Excerpt to read:
=-=-=

Mike Huckabee: Republicans honor heroes – these moments a stark contrast to Dems' convention

Dan Crenshaw: America is a nation of heroes

The theme for Wednesday night’s broadcast from the Republican National Convention was America as the “land of heroes.”

There were genuine heroes on hand. Some fit the most traditional definition of the American hero. Mark Geist, the Marine Corps veteran whose team single-handedly held off Al Qaeda for 13 hours in Benghazi, for example. The primetime show also offered a litany of servicemen and women turned Republican politicians, including retired Army Lt. Col. – and current U.S. senator from Iowa – Joni Ernst and Rep. Dan Crenshaw, a retired Navy SEAL.

But American heroes come in many varieties, and this Republican Convention has shone brightest when it has showcased the heroes our difficult times demand.


Heroism can be as simple as North Carolina’s Madison Cawthorne, a nominee for Congress and paraplegic, who nevertheless was determined to stand for the Pledge of Allegiance in his national television debut. It can be the simple act of a president who, unlike his opponent, refused to shut himself up in a basement and insisted on working a small – but nevertheless real – crowd at Baltimore’s Ft. McHenry.

=-=-=

[Dataset entries]

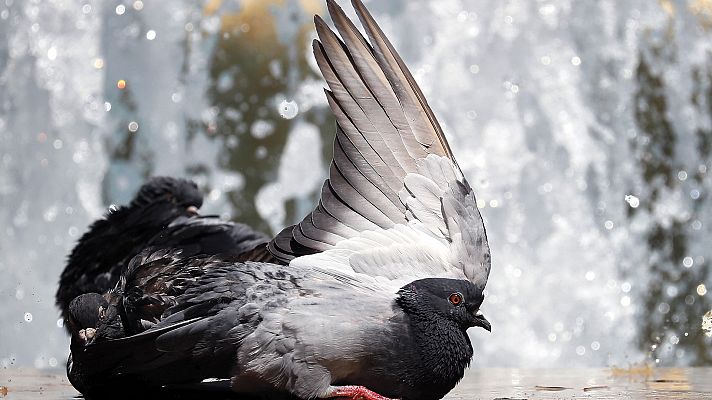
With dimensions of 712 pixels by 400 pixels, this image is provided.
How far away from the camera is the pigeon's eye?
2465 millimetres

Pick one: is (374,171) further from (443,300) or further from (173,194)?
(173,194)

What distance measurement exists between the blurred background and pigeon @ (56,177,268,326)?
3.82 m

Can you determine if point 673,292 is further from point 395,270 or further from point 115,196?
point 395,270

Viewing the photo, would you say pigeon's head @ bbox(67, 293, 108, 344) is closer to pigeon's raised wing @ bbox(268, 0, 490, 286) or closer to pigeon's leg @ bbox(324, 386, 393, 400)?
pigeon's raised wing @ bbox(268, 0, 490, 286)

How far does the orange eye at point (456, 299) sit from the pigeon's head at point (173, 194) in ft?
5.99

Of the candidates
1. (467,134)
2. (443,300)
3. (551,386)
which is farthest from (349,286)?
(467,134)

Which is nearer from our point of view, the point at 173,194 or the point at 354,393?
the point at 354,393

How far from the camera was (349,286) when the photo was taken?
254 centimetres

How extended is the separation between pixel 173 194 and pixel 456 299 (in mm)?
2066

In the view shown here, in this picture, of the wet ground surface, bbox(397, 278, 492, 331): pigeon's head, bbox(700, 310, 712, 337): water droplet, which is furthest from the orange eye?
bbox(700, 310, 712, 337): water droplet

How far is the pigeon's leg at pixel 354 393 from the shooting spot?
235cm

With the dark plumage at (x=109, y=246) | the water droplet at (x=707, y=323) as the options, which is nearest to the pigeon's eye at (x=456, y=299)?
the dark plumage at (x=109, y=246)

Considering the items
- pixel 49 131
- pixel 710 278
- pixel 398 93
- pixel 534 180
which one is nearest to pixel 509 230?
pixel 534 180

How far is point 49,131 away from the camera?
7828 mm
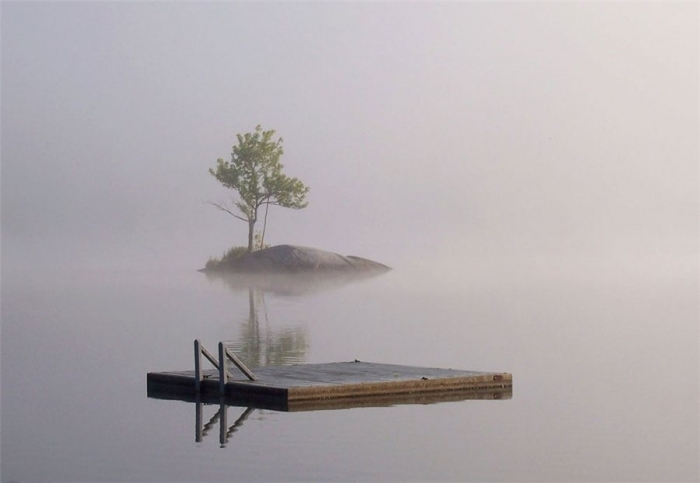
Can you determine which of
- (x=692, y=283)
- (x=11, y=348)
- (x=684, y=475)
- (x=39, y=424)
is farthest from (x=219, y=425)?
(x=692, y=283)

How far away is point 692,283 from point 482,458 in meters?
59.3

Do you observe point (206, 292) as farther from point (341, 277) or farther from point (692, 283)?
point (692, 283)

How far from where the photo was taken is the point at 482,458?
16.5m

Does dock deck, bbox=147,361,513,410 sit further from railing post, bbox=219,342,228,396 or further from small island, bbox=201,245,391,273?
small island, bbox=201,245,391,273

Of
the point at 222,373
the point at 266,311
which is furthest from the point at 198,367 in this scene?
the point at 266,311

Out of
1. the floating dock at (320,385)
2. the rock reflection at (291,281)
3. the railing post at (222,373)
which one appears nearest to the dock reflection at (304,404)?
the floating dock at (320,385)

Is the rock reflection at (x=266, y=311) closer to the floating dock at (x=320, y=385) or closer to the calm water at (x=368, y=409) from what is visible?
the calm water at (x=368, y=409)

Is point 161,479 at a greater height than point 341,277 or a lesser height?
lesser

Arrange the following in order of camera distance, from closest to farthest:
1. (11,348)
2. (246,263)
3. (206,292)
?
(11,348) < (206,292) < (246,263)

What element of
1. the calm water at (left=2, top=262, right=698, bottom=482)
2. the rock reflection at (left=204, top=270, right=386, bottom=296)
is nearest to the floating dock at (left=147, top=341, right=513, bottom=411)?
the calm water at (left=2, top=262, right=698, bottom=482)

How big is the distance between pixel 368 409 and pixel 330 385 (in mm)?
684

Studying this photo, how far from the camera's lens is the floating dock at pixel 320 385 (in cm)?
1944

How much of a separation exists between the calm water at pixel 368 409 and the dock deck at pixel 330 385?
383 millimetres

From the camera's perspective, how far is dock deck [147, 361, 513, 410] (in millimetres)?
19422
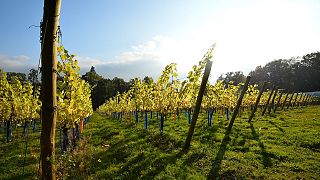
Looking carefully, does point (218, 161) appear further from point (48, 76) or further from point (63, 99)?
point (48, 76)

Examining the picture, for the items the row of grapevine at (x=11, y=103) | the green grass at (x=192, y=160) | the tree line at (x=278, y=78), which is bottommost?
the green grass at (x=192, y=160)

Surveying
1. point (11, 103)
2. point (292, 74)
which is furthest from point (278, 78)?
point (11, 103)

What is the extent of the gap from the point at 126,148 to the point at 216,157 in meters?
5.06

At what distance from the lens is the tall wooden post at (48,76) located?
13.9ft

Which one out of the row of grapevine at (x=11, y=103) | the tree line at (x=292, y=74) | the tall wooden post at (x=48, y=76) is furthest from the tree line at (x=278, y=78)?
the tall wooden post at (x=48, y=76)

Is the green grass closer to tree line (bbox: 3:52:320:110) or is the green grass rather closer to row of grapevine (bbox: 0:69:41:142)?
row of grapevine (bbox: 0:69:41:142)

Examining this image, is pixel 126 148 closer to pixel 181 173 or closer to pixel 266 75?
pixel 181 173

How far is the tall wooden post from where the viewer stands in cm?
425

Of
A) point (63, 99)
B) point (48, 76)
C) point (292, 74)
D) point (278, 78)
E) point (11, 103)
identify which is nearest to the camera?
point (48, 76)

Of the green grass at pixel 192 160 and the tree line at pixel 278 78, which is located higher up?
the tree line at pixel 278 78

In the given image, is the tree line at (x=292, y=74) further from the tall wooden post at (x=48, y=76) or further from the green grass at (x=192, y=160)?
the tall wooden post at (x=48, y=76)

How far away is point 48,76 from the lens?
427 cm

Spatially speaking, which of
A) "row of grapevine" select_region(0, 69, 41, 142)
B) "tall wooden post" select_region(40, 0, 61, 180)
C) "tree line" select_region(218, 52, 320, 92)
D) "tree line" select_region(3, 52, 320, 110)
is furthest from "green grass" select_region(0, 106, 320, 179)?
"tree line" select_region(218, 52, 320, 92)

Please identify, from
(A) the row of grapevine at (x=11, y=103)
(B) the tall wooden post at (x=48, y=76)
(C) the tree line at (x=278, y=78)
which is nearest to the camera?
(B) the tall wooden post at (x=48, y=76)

=-=-=

Task prompt:
Translate this sentence from the article on the Republican convention into Spanish: "There were genuine heroes on hand." Rely only on the article itself.

Result of this exercise:
Había auténticos héroes presentes.